PETALING JAYA: The head of the national teachers’ union has declared his support for an MIC move to use legal means to remove the novel “Interlok” from the school reading list.
Hashim Adnan, president of the National Union for the Teaching Profession (NUTP), said it was “not right for the book to be used as a textbook” for Malay literature students in Form Five.
He also criticised Utusan Malaysia for trying to whip up emotion among supporters of the book.
MIC’s S Vell Paari told FMT yesterday that he would seek a court order compelling the Education Ministry to discard Interlok and to disclose how it came to choose it as compulsory reading for Form Five students.
Paari is a member of the party’s central working committee.
Hashim said he supported Paari’s move in the interest of maintaining racial harmony. He described the novel as “sensitive to the Indian community”.
In a front-page report today, Utusan Malaysia quoted the novel’s author, national laureate Abdullah Hussain, as saying he had been misunderstood. The report featured a photograph of Abdullah weeping.
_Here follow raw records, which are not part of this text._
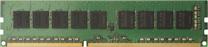Operatyvioji atmintis (RAM) HP 4UY12AA, DDR4, 16 GB, 2666 MHz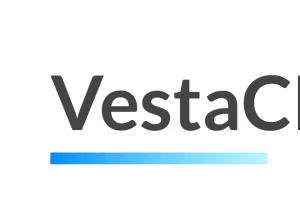 Слив модуля vestacp для hostinpl 5.6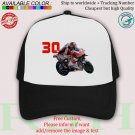 3 TAKAAKI NAKAGAMI Hats Caps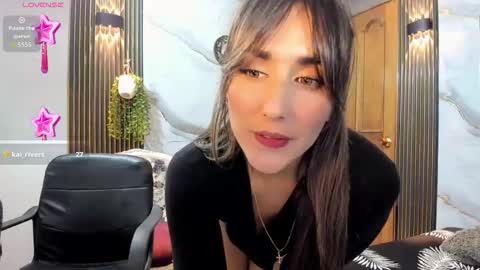 Moriah online show from 11/11/25, 07:14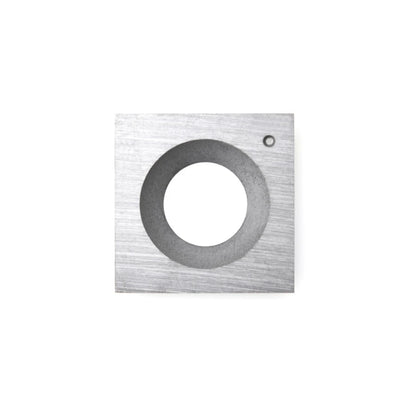 Amana Tool - HCK-70 - REPL CARBIDE 14 X 14 X 2.0MM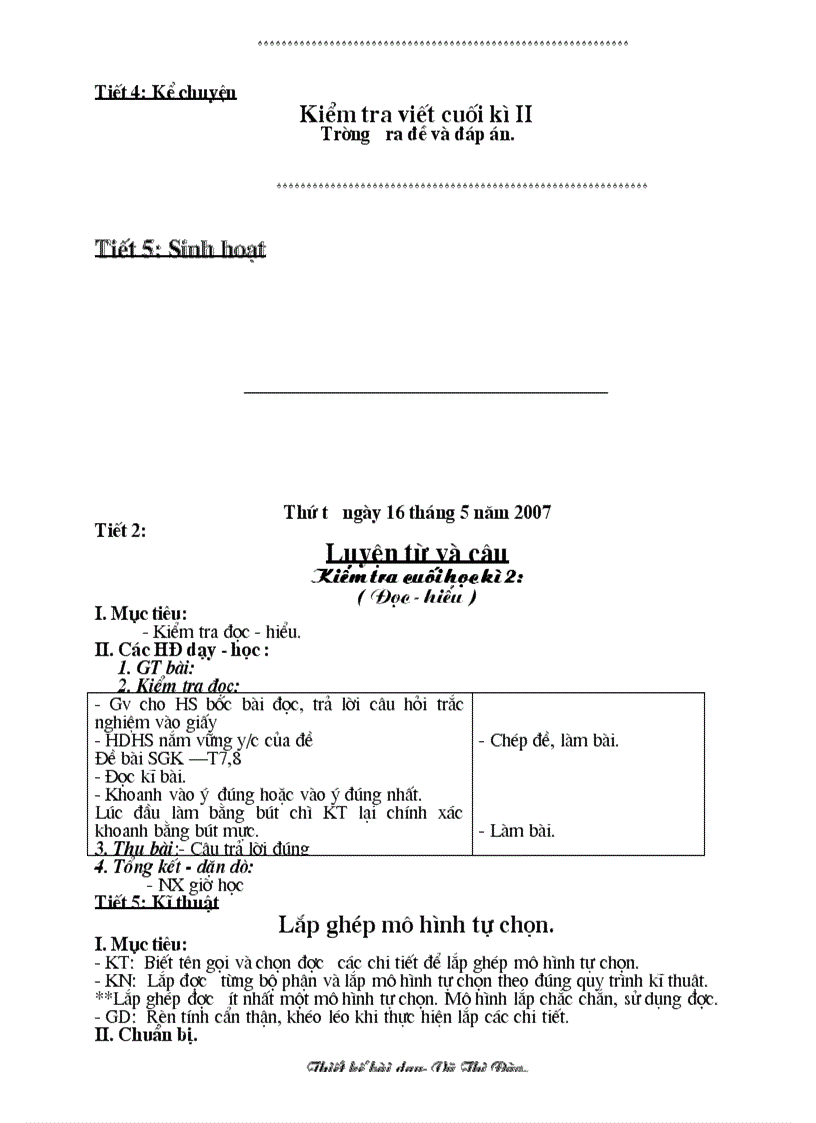 image for page Tieu hoc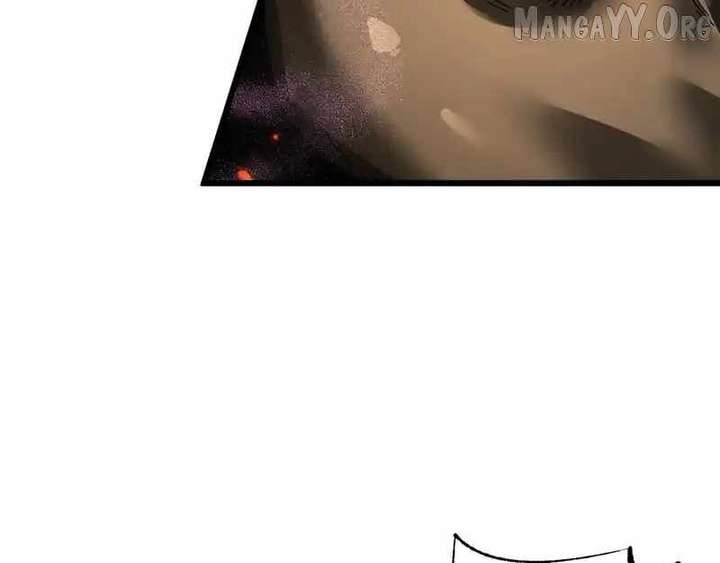 From Goblin to Goblin God Chapter 85 page 34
Commenting on this, Hashim said: “Do we sympathise with one laureate or one whole generation of one community?”
The Consensus Council of the National Parent-Teacher Association (PIBGN), one of the NGOs supporting Interlok, has urged the Education Ministry to host a roundtable conference on the book.
“Questioning the use of the book is equivalent to questioning the ministry’s credibility,” said its president, Mohd Ali Hasan.
He said it was Paari’s right to file his suit, but added that he did not think going to court was the best means of resolving the issue.
He said PIBGN would host an open forum on the controversy in a fortnight’s time at Rumah Universiti in Petaling Jaya.
‘Good book’
The Federation of Malay Writers Associations (Gapena) and the National Writers Association (Pena) also declared today that they would continue to defend the book, but would let Paari do as he pleased.
Pena would submit a memorandum to the Education Minister Muyhiddin Yassin today to express its support for the book, said its president, Mohamad Saleeh Rahamad.
Gapena’s deputy president, Abdul Latiff Bakar, told FMT: “We are against the removal of Interlok from schools because it is a good book that was written without any bad intention.”
The Kavyan Writers Association, representing Indians who write in Malay, is the only writers’ group so far that has shown support for Paari’s court action.
Its president, Uthaya Sankar SB, said the use of the word “pariah” in the novel was an affront to 1Malaysia.
He suggested that Paari also form a core group of writers and scholars to back him in his campaign against the book’s use in schools.